Compromiso ecuménico e internacional
El tercer vínculo une a la Iglesia peregrina con los distintos continentes. De hecho, la iniciativa de la Comisión Pontificia para América Latina, aunque se centra en las cuestiones de un continente concreto, ha reunido a personas procedentes de centros de acompañamiento, prevención, recuperación e integración para jóvenes, fundados en la fe y presentes en Asia, África, Europa y América.
El cuarto puente es ecuménico. La Iglesia católica y las otras comunidades eclesiales, afirma León XIV, en la práctica del amor concreto por los que sufren, encuentran un lenguaje común muy elocuente desde la fe para acompañar e integrar a los jóvenes en sus necesidades y sueños.
La mejor prevención: la familia
Todo el trabajo realizado hasta ahora, sin embargo, converge en una única institución: la familia. El Papa recuerda la definición que le dio el Concilio Vaticano II, la de «Iglesia doméstica», es decir, el lugar donde se cultiva la vida, donde se la cuida y se proyecta.

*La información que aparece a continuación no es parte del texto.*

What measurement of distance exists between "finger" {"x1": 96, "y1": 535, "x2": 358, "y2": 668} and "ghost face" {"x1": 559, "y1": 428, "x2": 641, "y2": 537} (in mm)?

No hay mejor prevención contra las drogas que una buena familia.
La Iglesia, hogar y escuela de comunión
A la luz del dolor provocado por las familias rotas por el consumo de drogas y por lo que ello puede acarrear —violencia, reclutamiento criminal de un hijo, pobreza, falta de oportunidades—el Pontífice pide volver a hacer de la Iglesia la «casa y escuela de la comunión», tal y como deseaba san Juan Pablo II en la Carta apostólica Novo millennio ineunte . Y el Papa Francisco en la Exhortación apostólica Evangelii gaudium, nos recordó que Jesús quiere que «toquemos la miseria humana, que toquemos la carne sufriente de los demás».
Aquí queda expresado el núcleo de la misión que ustedes llevan adelante: que la Iglesia sea una familia, incluyendo especialmente a las personas que sufren.
El deseo del Papa
Por último, el Papa nos exhorta a no «pasar de largo», a construir una Iglesia que se comporte como el buen samaritano que acude en ayuda del hombre caído.
Quisiera expresarles un deseo: que la Iglesia sea la familia de todas las personas que se quedaron al margen del camino.